Go with Your Heart: Some fighters insist that a weapon with a bigger threat range (such as a longsword or, better yet, a scimitar) is preferable to a weapon with a bigger critical multiplier (such as a battleaxe or a heavy pick) because it’s “more reliable.” On the other hand, a tripledamage critical hit by a raging barbarian with a greataxe may end the fight before it begins. In the end, the choice of wide threat range versus big multiplier depends a lot on whether you prefer to slog along steadily, dealing out double-damage critical hits on a regular basis, or swing the fight wildly on the rare occasion of a triple-damage critical hit. Both are fine choices, but you should pick the one that suits your temperament.

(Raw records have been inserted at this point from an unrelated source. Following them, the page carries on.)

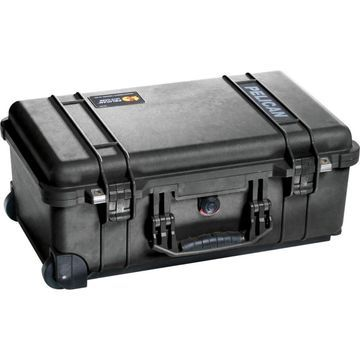 Pelican 1514 Carry On 1510 Case with Dividers, Black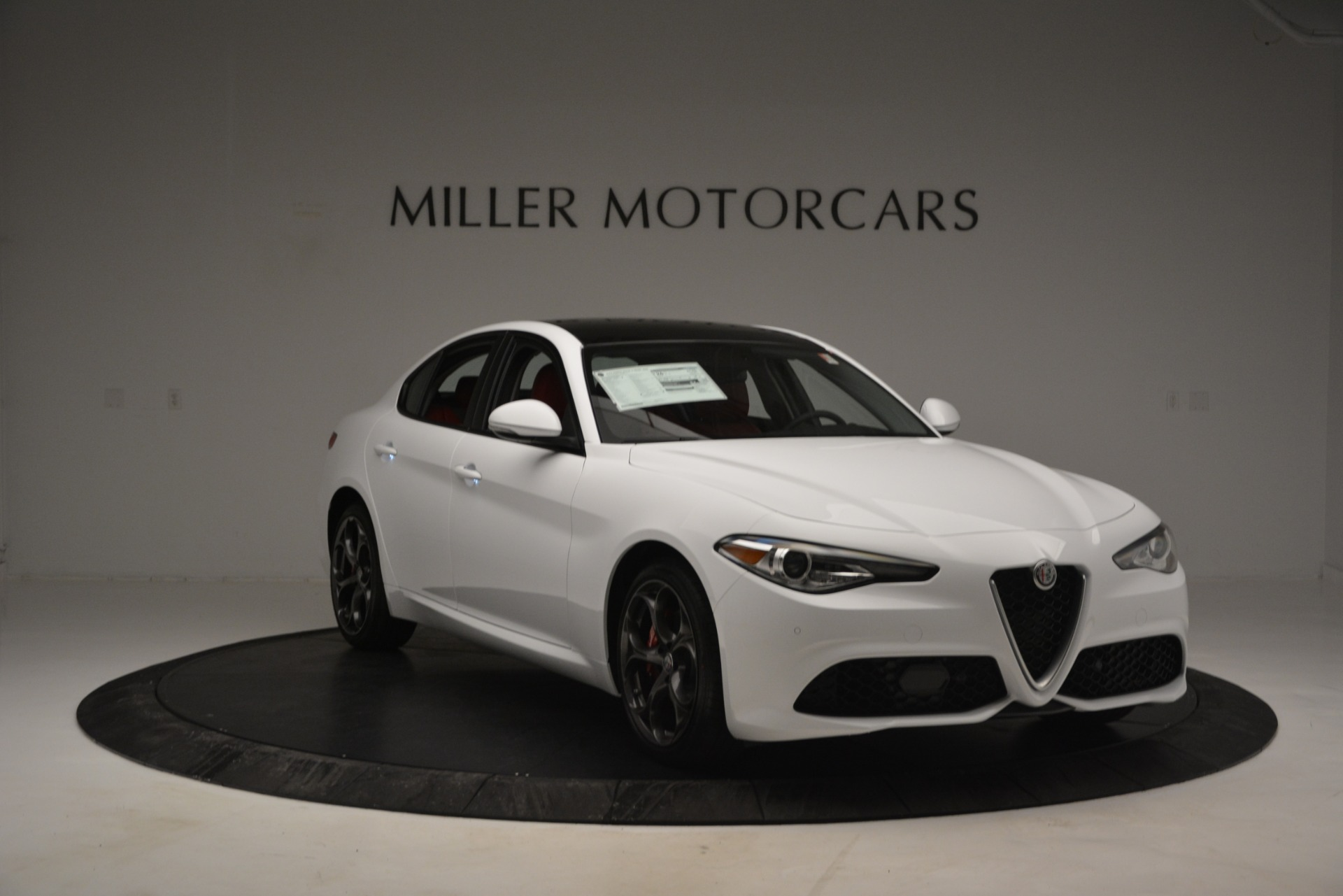 New 2019 Alfa Romeo Giulia Ti Sport Q4 For Sale In Greenwich, CT. Alfa Romeo of Greenwich, L545 2839_p11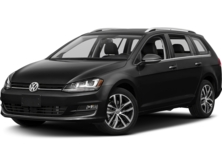 Volkswagen Golf SportWagen TDI S 2015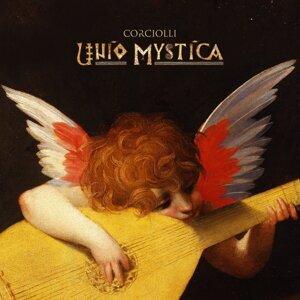 Unio Mystica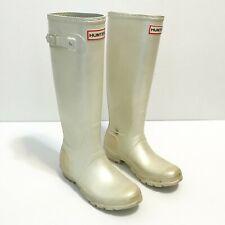 Hunter Womens 6 US 4 UK Knee High Rain Boot Ivory Pearl W23591 METORGW Rubber
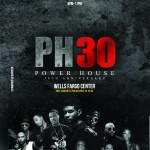 Power 99FM x PowerHouse 30TH Anniversary (October 26th)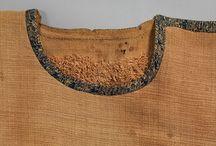 středověké textilie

As stated above, a fighter’s choice of weapon says a great deal about his tactics and combat style. Those who use exotic
weapons—whether a whip, dire flail, or one of the other many weapons—consciously differentiate themselves from the rank-and-file sword- and axe-swingers. The fighter swinging a spiked chain or lajatang says to his opponents, “I am different from others you have fought, and your previous experience did not prepare you for what I am capable of doing to you.” Sometimes, that’s all the edge you need.

Weapon Familiarity

Some races are associated with specific exotic weapons, such as dwarves and the dwarven waraxe. The Player’s Handbook grants weapon familiarity to these races, allowing them to treat certain exotic weapons as martial weapons. With the limited number of race-specific exotic weapons in the Player’s Handbook, this doesn’t give any one race an unfair advantage. However, if you introduce more race-specific exotic weapons, the advantage increases in significance.
To compensate, consider limiting the number of exotic weapons that a given character of that race can treat as familiar to no more than the number of weapons associated with the race in the Player’s Handbook (or in the Monster Manual for orcs). Thus, a given dwarf fighter might be able to treat the dwarven waraxe and the dwarven buckler-axe as martial weapons, but would have to treat the dwarven urgrosh as an exotic weapon. A gnome ranger could treat the gnome hooked hammer or the gnome tortoise blade (a new weapon) as a martial weapon, but not both. An elf fighter can’t treat any exotic weapons as martial weapons, since elves don’t have weapon familiarity with any
exotic weapons according to the Player’s Handbook. Characters who wish to master all their race’s exotic weapons can select the Improved Weapon Familiarity feat.
If the character must choose which exotic weapons to treat as martial weapons, this decision should be made the first time the character gains profi ciency in all martial weapons (at 1st level for a barbarian, fighter, paladin, or ranger, or the first time a character gains a level in any of those classes or any prestige class that grants proficiency in all martial weapons). Once the decision is made, it can’t be changed; however, the DM may allow characters to change their decisions if new race-specific exotic weapons are later introduced to the game.
Even if a character treats an exotic weapon as a martial weapon thanks to weapon familiarity, it is still treated as an exotic weapon for the purpose of qualifying for feats, prestige classes, or other benefi ts that require the character to be skilled in the use of an exotic weapon.